0

I am trying to read a lot of data(10k-20k records) from files (10 threads running for 10 mins). I get an exception:

Exception in thread "main" Exception in thread "Thread-26" java.lang.OutOfMemoryError: Java heap space
    at java.util.Arrays.copyOfRange(Unknown Source)
    at java.lang.String.<init>(Unknown Source)
    at java.io.BufferedReader.readLine(Unknown Source)
    at java.io.BufferedReader.readLine(Unknown Source)

I get the above error message for the code snippet below. I have been trying to debug this : and the closest I have come is to use CharSequence.
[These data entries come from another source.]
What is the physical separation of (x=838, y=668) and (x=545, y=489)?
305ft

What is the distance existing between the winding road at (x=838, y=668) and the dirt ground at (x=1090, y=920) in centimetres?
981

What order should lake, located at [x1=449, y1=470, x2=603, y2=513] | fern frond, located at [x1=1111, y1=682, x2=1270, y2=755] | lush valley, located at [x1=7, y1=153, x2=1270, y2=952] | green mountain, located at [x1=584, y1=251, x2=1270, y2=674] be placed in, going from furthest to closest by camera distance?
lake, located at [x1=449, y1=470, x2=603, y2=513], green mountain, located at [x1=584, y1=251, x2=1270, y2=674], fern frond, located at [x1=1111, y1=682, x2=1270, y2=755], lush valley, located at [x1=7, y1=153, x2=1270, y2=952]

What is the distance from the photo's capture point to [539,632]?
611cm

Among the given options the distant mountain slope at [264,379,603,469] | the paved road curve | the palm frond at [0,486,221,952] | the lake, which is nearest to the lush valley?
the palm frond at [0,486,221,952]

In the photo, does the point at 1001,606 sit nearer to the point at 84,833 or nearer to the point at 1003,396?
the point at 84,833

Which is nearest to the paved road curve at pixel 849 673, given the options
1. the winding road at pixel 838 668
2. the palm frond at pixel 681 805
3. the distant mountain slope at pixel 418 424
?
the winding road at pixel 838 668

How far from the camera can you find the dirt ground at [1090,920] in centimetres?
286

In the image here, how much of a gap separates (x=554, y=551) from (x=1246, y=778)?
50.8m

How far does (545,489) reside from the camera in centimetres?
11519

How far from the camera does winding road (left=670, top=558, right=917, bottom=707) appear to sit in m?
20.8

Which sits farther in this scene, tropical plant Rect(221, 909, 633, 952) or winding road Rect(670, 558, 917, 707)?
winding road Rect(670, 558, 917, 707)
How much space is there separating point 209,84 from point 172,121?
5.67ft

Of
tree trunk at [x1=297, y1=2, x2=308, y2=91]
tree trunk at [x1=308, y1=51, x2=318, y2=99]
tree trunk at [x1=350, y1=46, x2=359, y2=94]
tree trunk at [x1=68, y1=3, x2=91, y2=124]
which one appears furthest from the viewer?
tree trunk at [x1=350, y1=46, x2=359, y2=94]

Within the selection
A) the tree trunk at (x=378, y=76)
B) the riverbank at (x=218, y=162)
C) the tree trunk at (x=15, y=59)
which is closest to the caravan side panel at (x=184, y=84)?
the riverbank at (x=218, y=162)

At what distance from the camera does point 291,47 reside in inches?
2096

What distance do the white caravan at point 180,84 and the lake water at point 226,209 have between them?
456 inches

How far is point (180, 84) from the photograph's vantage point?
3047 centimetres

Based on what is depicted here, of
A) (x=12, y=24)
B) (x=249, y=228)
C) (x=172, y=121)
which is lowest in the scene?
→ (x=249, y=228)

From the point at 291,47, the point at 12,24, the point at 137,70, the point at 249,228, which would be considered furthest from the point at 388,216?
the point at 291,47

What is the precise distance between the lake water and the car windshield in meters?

But I still get the heap exception. (At this point - can anyone help me understand why CharSequence would be better? => It seems it'll load smaller amount of data in main memory, but eventually all the data needs to be in the main memory).

I am able to run the code if for 1 min. But anything near 10 mins explodes. Is there an efficient way to read the files?

**This code is part of a research and I am still re-factoring it, so a lot of inefficient code does exist.

    try{
        for(int i=0; i<threadCount; i++){
            fstream = new FileInputStream(dir+"//read"+machineid+"-"+i + ".txt");
            // Use DataInputStream to read binary NOT text.
            BufferedReader br = new BufferedReader(new InputStreamReader(fstream));
            String line;
            // Read File Line By Line
            String[] tokens;

            while ((line = br.readLine()) != null) {
                tokens = line.split(",");
                logObject record = new logObject(tokens[0], tokens[1], tokens[2],tokens[3], tokens[4], tokens[5], tokens[6], tokens[7], "", tokens[8]);
                toBeProcessed[toBeProcessedArraySz] = record;
                toBeProcessedArraySz++;
                if(readToValidate == toBeProcessedArraySz){

                    try {
                        semaphore.acquire();
                    } catch (InterruptedException e) {
                        e.printStackTrace(System.out);
                    }
                    //create thread to process the read records
                    ValidationThread newVThread = new ValidationThread(props,toBeProcessed, updateStats, initCnt, semaphore, finalResults, staleSeqSemaphore, staleSeqTracker, seqTracker, seenSeqSemaphore, toBeProcessedArraySz, freshnessBuckets,bucketDuration);
                    vThreads.add(newVThread);
                    toBeProcessedArraySz = 0;
                    toBeProcessed = new logObject[readToValidate];
                    semaphore.release();
                    newVThread.start();
                }                       
            }
            br.close();//remove to test
            fstream.close();                
        }

    }catch(Exception e){
        e.printStackTrace(System.out);
    }
Peter Lawrey
  • 525,659
  • 79
  • 751
  • 1,130
Struggler
  • 672
  • 2
  • 9
  • 22
  • 1
    Have a look at http://stackoverflow.com/questions/1565388/increase-heap-size-in-java, but that's really putting off the problem, why do you need all the the content of all the files in memory at once. – Tony Hopkinson Oct 12 '13 at 11:22
  • 1
    Reading this code hurts on so many levels... You should take a look into the ExecutorService, it will solve many issues for you and just works out of the box. There is no need to reinvent existing functionality. – TwoThe Oct 12 '13 at 11:24
  • @TonyHopkinson: I am currently trying to do it in pieces. Because as you pointed; having them all in memory at once isn't exactly needed - and that works. But I would still like to know an answer to this problem from a learning perspective. – Struggler Oct 13 '13 at 21:57
  • @TwoThe: Thanks. I am looking it up right now! And yes I know the code needs to be in a better shape. But I don't think the researchers were interested in maintaining code. – Struggler Oct 13 '13 at 22:02

2 Answers2

2

Try starting the JVM with a larger heap space; that is call java -Xmx=1G yourProgram. It is hard to tell only by a code snippet why is the program running out of memory. You can also user a profiler tool such as Eclipse MAT to see exactly what objects cause the memory to be full.

Random42
  • 8,989
  • 6
  • 55
  • 86
  • It's already 1G. The people at the lab use 6G (it's a bigger dataset there) and still encounter issue intermittently. – Struggler Oct 15 '13 at 09:45
2

Do not simply increase the heapsize if you do not understand the problem. Increasing the heapsize does not solve your problem. It only postpones it till it's worse (taking longer to occur).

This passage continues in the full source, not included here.